start

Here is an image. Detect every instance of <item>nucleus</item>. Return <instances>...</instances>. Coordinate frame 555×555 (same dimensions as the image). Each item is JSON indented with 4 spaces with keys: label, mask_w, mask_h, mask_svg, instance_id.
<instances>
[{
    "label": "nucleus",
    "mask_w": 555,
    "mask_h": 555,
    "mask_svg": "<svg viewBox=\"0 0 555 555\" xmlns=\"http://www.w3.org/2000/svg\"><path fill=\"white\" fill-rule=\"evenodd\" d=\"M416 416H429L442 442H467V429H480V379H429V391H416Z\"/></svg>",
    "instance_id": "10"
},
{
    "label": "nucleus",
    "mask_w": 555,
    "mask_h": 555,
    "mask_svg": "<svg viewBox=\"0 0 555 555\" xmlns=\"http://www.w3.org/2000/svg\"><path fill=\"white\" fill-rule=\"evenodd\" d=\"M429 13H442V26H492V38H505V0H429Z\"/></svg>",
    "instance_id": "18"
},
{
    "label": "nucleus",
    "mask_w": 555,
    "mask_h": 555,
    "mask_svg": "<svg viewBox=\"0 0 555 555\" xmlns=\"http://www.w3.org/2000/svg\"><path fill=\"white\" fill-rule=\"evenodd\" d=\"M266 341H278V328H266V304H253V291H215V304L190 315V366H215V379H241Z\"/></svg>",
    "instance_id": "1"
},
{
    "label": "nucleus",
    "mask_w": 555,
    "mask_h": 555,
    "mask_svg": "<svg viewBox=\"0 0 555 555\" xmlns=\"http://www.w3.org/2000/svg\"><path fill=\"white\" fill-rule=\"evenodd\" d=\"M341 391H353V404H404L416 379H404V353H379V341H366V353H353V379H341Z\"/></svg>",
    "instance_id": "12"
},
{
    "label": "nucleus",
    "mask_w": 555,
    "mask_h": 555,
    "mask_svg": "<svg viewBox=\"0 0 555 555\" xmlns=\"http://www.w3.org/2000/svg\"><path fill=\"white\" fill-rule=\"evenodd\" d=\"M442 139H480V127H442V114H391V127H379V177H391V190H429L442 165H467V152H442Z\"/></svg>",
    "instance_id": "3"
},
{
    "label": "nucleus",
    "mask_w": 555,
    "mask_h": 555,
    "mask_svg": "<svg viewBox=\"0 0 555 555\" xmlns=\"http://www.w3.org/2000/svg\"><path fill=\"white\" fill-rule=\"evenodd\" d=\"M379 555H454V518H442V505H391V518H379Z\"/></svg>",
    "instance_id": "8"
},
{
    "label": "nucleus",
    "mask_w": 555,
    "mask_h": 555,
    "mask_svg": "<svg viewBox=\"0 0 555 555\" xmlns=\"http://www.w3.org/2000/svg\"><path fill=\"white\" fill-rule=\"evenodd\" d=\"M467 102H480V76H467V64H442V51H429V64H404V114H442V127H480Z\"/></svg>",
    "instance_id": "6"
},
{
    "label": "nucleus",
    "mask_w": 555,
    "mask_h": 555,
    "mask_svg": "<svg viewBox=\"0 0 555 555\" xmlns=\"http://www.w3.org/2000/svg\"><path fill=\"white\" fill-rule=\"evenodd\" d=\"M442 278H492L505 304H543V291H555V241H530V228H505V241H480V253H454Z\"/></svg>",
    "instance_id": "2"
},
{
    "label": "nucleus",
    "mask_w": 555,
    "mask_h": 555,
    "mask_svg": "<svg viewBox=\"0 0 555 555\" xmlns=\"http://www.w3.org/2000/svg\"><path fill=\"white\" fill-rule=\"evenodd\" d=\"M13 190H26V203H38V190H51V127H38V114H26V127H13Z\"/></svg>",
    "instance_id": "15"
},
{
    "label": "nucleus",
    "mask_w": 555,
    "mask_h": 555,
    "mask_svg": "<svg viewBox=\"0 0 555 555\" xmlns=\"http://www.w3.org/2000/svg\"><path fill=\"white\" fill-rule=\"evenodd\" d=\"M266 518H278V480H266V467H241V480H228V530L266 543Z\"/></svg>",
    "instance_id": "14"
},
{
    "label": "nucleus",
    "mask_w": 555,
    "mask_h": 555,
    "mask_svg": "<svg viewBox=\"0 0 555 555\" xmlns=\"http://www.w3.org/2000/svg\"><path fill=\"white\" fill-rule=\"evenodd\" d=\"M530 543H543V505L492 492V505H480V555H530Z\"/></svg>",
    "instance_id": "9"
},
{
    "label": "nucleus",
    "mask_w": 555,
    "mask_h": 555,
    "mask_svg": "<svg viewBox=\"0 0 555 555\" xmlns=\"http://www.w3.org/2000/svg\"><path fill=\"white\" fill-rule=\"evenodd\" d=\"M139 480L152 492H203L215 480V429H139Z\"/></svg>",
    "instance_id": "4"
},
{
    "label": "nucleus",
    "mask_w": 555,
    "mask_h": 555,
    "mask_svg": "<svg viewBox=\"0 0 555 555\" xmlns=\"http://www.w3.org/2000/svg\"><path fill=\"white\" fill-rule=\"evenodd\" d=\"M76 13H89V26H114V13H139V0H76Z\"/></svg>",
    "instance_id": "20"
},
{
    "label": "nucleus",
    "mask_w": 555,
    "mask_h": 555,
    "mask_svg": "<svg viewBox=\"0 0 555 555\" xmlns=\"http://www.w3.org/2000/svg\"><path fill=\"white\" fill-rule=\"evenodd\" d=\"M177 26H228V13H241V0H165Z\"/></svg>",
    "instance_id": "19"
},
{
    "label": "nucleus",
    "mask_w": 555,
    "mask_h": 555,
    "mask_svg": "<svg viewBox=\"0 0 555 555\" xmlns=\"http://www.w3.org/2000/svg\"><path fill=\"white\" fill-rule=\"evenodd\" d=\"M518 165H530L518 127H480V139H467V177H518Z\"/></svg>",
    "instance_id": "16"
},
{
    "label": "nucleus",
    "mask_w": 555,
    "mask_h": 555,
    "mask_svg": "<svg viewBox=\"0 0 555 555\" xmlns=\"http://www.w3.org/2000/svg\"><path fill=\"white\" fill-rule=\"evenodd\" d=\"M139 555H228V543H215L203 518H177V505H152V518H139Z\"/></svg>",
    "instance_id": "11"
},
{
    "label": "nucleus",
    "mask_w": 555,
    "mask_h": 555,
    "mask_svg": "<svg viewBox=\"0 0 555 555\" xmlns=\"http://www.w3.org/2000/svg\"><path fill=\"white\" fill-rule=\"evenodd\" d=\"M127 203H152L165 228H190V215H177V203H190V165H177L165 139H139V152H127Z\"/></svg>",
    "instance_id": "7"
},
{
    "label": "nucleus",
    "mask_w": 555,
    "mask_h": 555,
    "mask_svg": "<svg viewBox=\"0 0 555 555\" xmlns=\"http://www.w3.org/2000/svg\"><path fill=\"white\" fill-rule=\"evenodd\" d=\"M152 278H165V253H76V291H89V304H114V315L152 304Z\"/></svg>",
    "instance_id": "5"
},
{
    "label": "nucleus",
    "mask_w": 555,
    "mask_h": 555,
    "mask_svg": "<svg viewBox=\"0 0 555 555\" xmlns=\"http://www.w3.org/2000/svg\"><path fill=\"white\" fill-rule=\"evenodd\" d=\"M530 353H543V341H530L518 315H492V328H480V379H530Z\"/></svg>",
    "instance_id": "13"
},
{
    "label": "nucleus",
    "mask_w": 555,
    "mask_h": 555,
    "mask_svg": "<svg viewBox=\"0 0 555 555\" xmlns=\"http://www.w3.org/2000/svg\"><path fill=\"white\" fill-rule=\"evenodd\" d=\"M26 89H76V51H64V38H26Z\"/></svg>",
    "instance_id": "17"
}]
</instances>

end

Exercise: Identify every line in the records above that contains the string "instances", matching case exactly, and copy each of those lines.

Solution below:
Here is an image. Detect every instance of <item>nucleus</item>. Return <instances>...</instances>. Coordinate frame 555×555 (same dimensions as the image). Each item is JSON indented with 4 spaces with keys: label, mask_w, mask_h, mask_svg, instance_id.
<instances>
</instances>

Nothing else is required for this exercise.